** Action item A **
How many ounces of russet potatoes does the boxty recipe call for?
** Action item B **
Please rewrite the boxty recipe starting at "- Baking Soda" and ending at "pepper, and baking soda.", with "canola oil" changed to "sunflower oil".

** Given passage **
/---

Ingredients in Boxty Potato Pancakes
Here you will find the ingredients that you will need for this recipe.
- Russet potatoes These are large baking potatoes; for this recipe, I use 18 ounces of potatoes. 9 oz of it is mashed potatoes, and 9 oz are grated potatoes. This is a great recipe if you have leftover potatoes too.
- Buttermilk If you don’t have buttermilk, you can use regular milk and add 1-1/2 teaspoons of lemon juice or white vinegar to 1/2 cup of milk.
- Flour Use all-purpose flour here.
- Baking Soda This will help them leaven a bit with the combination of buttermilk and baking soda.
- Salt and Pepper This is for flavor; it’s really the only thing in these pancakes that gives them some flavor.
- Cooking Oil I like to use vegetable oil or canola oil, but any oil you would use for frying works here.
How to make Potato Pancakes
- Whisk together the flour, salt, pepper, and baking soda.
- Mix the mashed potatoes, grated potatoes, and flour mixture together.
- Slowly add buttermilk; the mixture will be thick (like stiff mashed potatoes), so try not to over-mix. Add additional buttermilk if needed.
- Melt butter in a large skillet over medium heat.
- Once your skillet is hot and sizzling, scoop mounds of potato batter into the pan. Spread it out slightly into flat circles. If you want, you can make it into one large circle, saving room to be able to flip it over.
- Fry on one side for 3–4 minutes until well browned, then flip over and repeat until cooked through.
- Serve with sour cream, green onions, and chives.
Tips and Suggestions
- If you have leftover potatoes, you can use them in place of the ones you need to cook for this recipe. It doesn’t matter if you have added butter, sour cream, milk, and salt. Just use 1 cup of the leftovers and leave out the salt, or use less to compensate for the ones that might be in your leftovers.
- To squeeze the liquid from your shredded or grated potatoes, you can use a clean tea towel. Just be aware that it might stain the tea towel, so you might want to use one if you’re okay with it being slightly stained. Alternatively, you can use cheesecloth or a coffee filter; I prefer cheesecloth only because you can really tighten it to let go of the liquid in the grated potato. (It always amazes me how much liquid a grated potato holds.)

\---

** Extracted information **

/---

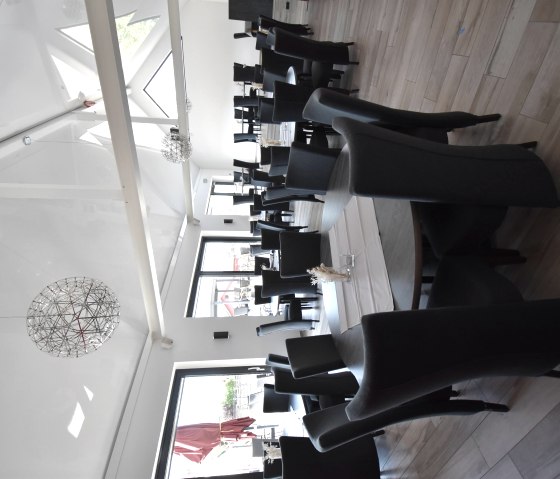 Rotes Einhorn Restaurant, © Win.dn GmbH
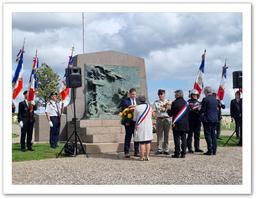 Cliquez pour agrandir l'image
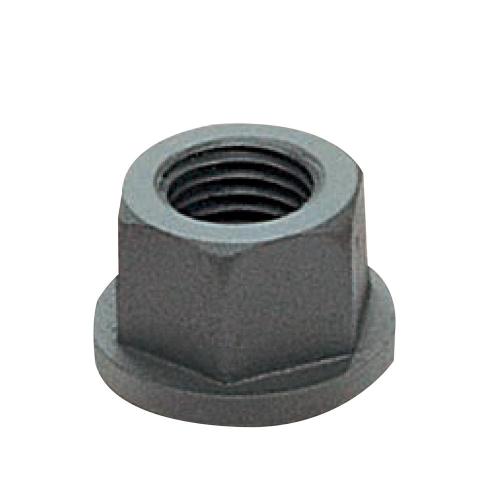 [Osung Midas] — FN-16 Flange Nut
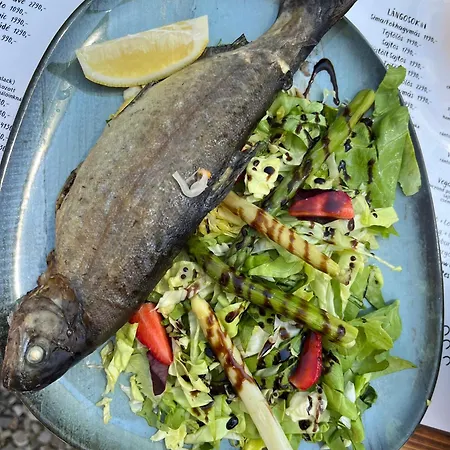 Szep Balaton Lejlighed Balatongyörök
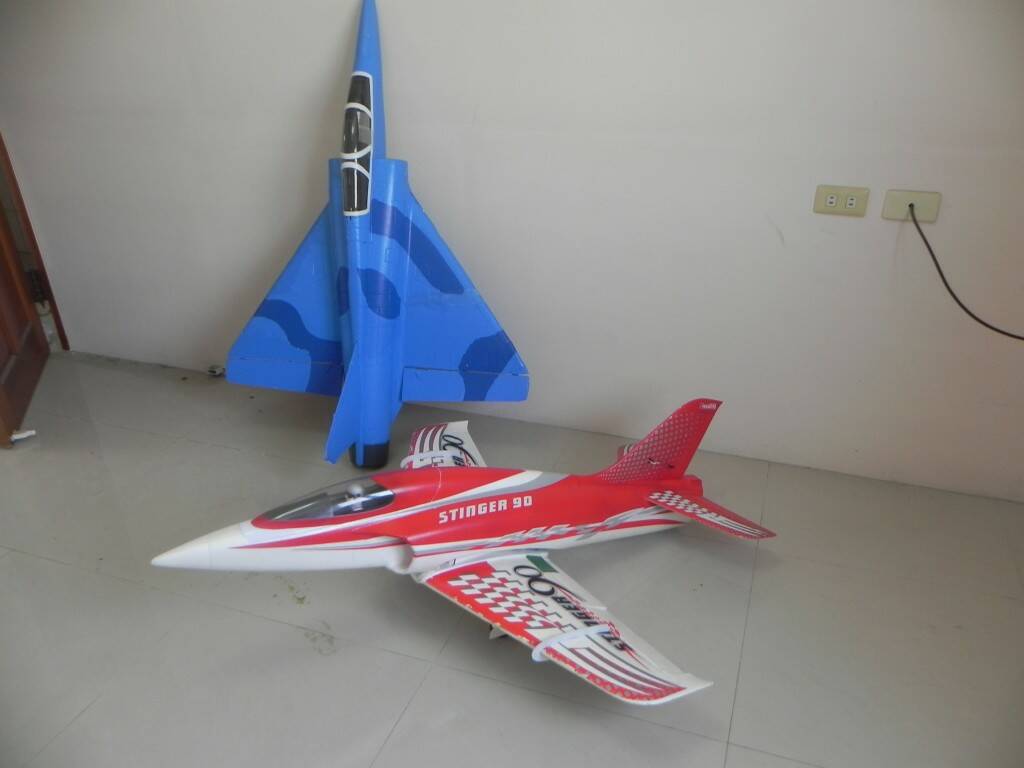 DSCN9726.JPG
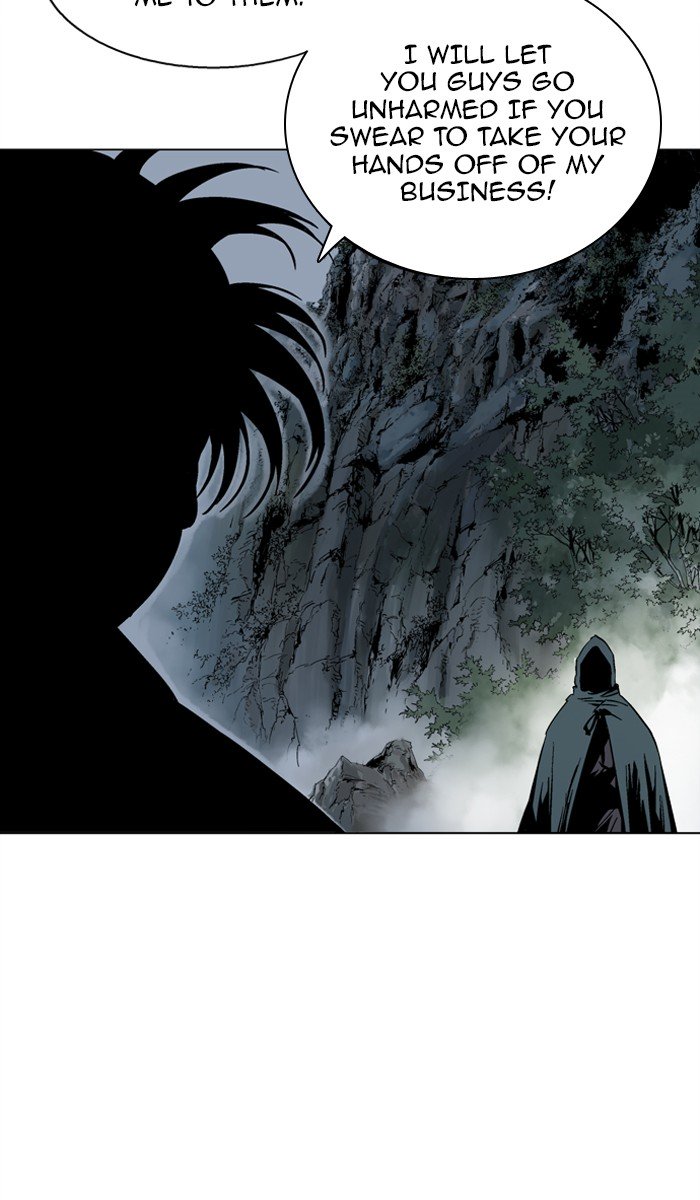 Page 40 of Chapter 98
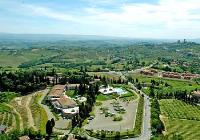 La Cappuccina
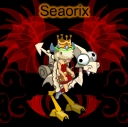Avatar de Seaorix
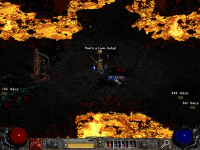 Screenshot412.png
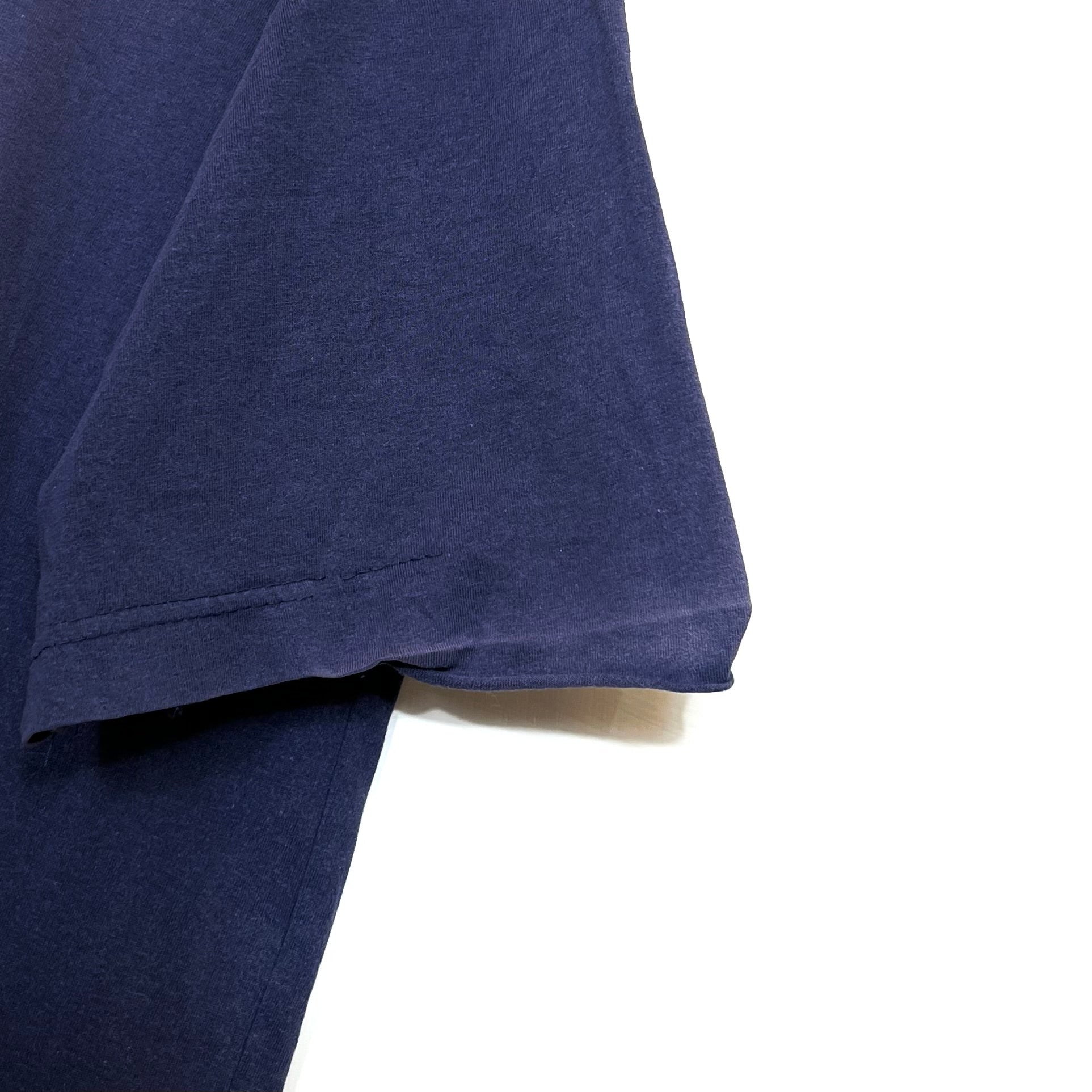 00s T-Shirt Kappa Vintage [L]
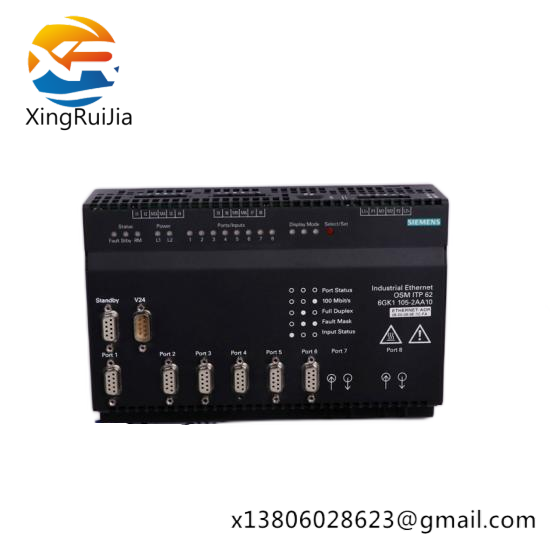 Rexroth R911233801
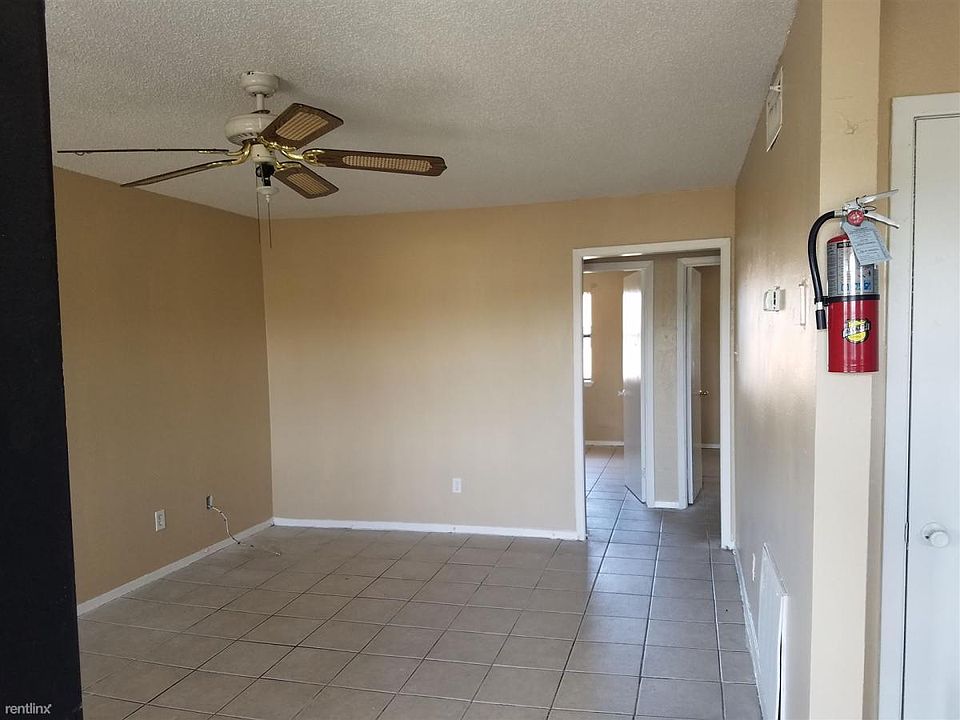 1st image of 1608 Norma Ln APT 6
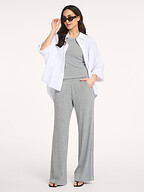 Sea Me Happy | Tops and Blouses | Tops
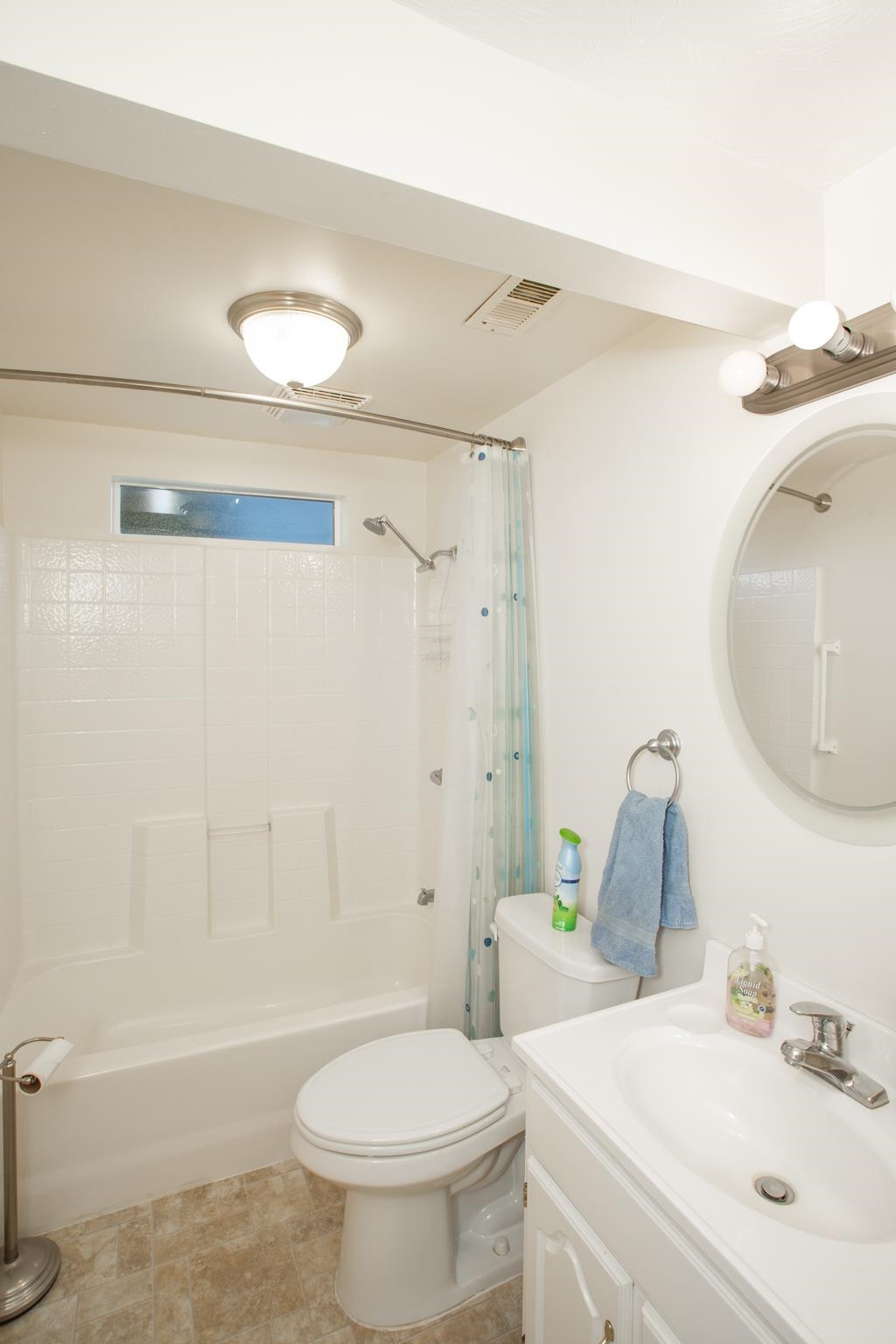 2605 West Denison Road Deer Park, WA 99006 - Photo 19 of 44 Gallery Image 19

\---

** Your solution A **
18 ounces.

** Your solution B **
- Baking Soda This will help them leaven a bit with the combination of buttermilk and baking soda.
- Salt and Pepper This is for flavor; it’s really the only thing in these pancakes that gives them some flavor.
- Cooking Oil I like to use vegetable oil or sunflower oil, but any oil you would use for frying works here.
How to make Potato Pancakes
- Whisk together the flour, salt, pepper, and baking soda.